改正後は、最高解約返戻率が50%を超える保険について、返戻率の水準に応じて資産計上する割合が細かく定められています。例えば返戻率70%超85%以下なら保険料の60%を資産計上し、残りだけが損金という具合です。
つまり「全額損金で節税」という説明自体、多くの商品ではすでに成り立たないのです。契約前に、その保険が改正後のどの区分に当てはまるのかを確認する必要があります。
解約すればお金が戻る、その先に何が待っているか
保険営業がよく口にするもう一つの殺し文句が「解約すれば払った分は戻ってきますから」というフレーズです。これも半分しか真実を語っていません。
解約返戻金は、法人が受け取った時点で全額が雑収入として益金に計上されます。損金にしてきた分と合わせて考えると、単に税金を払うタイミングを先送りしていただけ、というのが実態です。
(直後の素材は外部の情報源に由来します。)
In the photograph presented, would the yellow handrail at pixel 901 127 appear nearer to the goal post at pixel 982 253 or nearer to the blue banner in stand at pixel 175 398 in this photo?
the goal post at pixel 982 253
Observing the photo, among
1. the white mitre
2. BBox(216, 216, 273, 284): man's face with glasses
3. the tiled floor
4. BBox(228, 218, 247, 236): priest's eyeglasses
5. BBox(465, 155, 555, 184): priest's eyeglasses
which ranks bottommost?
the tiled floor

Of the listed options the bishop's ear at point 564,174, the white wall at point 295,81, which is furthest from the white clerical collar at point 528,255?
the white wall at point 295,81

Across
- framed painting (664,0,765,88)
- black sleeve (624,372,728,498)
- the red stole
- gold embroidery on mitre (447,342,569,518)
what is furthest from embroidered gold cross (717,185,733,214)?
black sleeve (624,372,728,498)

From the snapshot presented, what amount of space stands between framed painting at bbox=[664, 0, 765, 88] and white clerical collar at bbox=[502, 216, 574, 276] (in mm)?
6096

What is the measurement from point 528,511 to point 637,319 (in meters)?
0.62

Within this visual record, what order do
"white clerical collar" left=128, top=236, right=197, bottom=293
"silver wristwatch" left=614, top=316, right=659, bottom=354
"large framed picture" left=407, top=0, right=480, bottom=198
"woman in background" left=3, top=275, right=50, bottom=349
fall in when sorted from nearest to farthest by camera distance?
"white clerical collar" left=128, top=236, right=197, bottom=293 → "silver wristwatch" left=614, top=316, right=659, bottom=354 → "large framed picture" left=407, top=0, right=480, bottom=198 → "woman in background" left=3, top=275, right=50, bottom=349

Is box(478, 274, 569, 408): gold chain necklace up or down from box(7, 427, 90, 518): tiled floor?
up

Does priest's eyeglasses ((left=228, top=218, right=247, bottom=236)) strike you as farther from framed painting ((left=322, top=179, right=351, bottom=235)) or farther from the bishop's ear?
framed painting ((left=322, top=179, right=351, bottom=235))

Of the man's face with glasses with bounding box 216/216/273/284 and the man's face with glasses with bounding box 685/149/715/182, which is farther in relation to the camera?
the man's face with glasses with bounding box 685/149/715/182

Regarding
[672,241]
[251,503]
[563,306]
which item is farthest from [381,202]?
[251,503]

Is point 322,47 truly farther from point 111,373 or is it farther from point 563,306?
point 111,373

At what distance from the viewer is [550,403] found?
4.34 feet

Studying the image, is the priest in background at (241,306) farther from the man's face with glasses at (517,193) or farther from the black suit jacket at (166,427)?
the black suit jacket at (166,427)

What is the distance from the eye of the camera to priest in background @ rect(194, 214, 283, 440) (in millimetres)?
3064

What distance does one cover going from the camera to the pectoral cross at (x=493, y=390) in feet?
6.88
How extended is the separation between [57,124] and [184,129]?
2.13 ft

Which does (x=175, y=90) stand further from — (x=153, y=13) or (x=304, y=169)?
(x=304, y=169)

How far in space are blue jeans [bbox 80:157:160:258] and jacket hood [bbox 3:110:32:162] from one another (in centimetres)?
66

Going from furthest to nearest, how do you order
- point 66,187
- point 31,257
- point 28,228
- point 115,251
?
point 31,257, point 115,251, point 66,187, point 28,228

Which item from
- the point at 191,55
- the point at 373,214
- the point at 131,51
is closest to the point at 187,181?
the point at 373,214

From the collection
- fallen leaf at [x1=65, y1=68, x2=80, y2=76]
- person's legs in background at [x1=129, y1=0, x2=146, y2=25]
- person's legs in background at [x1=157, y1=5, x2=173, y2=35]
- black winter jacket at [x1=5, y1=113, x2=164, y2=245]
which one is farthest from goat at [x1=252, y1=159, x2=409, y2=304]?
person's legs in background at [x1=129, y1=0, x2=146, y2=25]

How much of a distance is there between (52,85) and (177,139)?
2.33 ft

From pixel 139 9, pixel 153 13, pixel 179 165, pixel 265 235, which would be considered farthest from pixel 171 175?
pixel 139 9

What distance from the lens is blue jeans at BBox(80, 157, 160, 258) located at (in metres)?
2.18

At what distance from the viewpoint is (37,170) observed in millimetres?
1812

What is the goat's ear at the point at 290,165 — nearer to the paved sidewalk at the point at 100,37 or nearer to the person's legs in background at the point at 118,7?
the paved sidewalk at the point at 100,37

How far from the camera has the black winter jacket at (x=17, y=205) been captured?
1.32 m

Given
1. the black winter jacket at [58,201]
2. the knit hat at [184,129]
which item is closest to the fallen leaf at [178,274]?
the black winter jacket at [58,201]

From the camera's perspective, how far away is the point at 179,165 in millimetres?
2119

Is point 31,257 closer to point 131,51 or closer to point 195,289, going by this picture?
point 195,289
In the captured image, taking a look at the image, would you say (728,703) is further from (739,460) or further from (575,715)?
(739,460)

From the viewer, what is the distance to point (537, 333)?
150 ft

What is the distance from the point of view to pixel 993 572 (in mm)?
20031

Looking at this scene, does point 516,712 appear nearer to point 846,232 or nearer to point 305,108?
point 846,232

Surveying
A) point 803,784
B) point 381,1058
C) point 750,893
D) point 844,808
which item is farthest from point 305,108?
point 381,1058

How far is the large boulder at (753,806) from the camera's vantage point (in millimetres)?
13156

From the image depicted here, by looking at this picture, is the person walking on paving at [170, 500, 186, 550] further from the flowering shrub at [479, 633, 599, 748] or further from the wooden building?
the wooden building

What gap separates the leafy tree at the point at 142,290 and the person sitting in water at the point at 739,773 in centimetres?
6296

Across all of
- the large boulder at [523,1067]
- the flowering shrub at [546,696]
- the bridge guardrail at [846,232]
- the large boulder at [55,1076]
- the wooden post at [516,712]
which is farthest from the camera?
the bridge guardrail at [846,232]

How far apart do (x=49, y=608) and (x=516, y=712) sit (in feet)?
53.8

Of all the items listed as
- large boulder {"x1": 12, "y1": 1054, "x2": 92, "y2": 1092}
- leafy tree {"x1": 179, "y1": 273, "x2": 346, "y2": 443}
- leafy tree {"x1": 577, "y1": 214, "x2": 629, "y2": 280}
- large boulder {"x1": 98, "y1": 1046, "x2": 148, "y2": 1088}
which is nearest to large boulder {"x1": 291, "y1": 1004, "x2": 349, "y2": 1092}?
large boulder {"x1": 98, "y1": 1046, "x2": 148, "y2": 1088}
仮に返戻率がピークの年に3,000万円が戻ってきたとしても、その年の利益にそのまま乗るため、法人税等でおよそ3割から4割が持っていかれます。「戻ってくる」という言葉の響きほど、手取りは残りません。
出口設計がなければ、ただの繰り延べ
ここが最も見落とされがちなポイントです。保険による節税は、入口で軽くした税金を、出口でどう相殺するかまでセットで考えて初めて意味を持ちます。
代表的な出口は役員退職金です。解約返戻金が入ってくる事業年度に合わせて退職金を支給すれば、益金と損金がぶつかり合い、実質的な税負担を抑えられます。設備投資のタイミングをぶつける方法もあります。
逆に言えば、出口の計画がないまま契約している保険は、いずれ大きな益金が発生することが確定しているだけの契約とも言えます。加入時に「いつ、何にぶつけて解約するか」まで決めていないなら、それは節税ではなく先送りです。
保険提案は「その先」まで聞く
保険営業の担当者を責めるつもりはありません。彼らの仕事は契約を取ることであり、税務の細部まで説明する義務は本来別のところにあります。
ただ、最終的にその保険で得をするのか損をするのかを判断するのは、会社であり社長自身です。「全額損金」「解約すれば戻る」という言葉が出てきたら、まずは出口設計がセットで提示されているかを確認してください。
もし今、加入を検討している保険があるなら、契約書にサインする前に顧問税理士へ一度相談し、解約時期と益金の見込み、それにぶつける損金の候補まで含めて確認しておくことをおすすめします。
※本記事は一般的な情報提供を目的としています。具体的な税務判断は税理士にご相談ください。